Jannus Theodorus Bik
Jannus Theodorus Bik (Amsterdam, 13 januari 1796 - Buitenzorg, 1 oktober 1875) was de tweede zoon van Jan Bik en Jeanne Butin. Hij was tekenaar van beroep, evenals zijn broer Adriaan. Samen vergezelden zij Caspar Reinwardt van 27 februari 1821 tot 26 juni 1822 op een reis door het oostelijke gedeelte van de Indonesische archipel.[1]
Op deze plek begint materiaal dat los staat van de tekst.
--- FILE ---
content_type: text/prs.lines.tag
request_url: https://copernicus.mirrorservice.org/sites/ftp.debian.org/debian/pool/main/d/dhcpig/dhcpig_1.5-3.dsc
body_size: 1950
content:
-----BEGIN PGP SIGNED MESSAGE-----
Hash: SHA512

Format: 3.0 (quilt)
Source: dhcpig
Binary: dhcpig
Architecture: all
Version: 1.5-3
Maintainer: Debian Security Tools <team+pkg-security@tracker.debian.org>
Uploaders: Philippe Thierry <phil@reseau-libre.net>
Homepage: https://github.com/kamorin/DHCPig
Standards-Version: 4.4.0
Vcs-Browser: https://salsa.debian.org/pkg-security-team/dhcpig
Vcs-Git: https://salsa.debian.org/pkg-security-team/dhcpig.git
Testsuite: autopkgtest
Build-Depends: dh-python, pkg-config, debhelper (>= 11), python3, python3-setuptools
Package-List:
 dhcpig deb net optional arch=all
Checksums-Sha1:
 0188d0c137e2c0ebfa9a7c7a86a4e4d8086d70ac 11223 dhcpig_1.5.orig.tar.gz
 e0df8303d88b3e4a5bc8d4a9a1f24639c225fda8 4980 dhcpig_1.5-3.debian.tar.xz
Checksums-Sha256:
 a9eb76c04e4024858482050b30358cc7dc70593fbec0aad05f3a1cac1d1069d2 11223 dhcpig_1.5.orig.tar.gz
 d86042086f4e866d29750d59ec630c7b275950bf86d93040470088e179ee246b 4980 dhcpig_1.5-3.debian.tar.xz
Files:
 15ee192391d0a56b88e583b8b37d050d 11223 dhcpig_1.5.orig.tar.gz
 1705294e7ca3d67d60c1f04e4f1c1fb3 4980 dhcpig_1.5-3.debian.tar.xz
Jannus Bik vertrok in 1816 naar Nederlands-Indië en werd als tweede tekenaar aangesteld bij de expeditie geleid door prof. dr. Reinwardt. In de hoedanigheid van tweede tekenaar maakte hij tijdens de expeditie tekeningen van uiteenlopende onderwerpen, als landschappen, oudheden, inwoners, bomen en planten.
Nadat Reinwardt de expeditie verliet in 1822 bleef Jannus Bik in Indonesië, waar hij in 1823 deel nam aan een expeditie door het westelijke gedeelte van de Residentie Bantam onder leiding van J.C. van Hasselt.[2]
Vanaf 1826 functioneerde hij als vendumeester in Batavia. Hij pensioneerde in 1836, waarna hij zijn leven voortzette als planter en eigenaar van meerdere landgoederen op Java. Van zijn hand volgde nog de publicatie Aanteekeningen nopens een reis naar Bima, Timor, de Moluksche eilanden, Menado en Oost-Java, gedaan in 1821 en 1822 met den hoogleeraar C.G.C. Reinwardt in Tijdschr. Bat. Gen. XIV (1864), p. 125-183.[1]
Een aantal van de tekeningen van Jannus Bik is aanwezig in de collectie van Museum Volkenkunde te Leiden.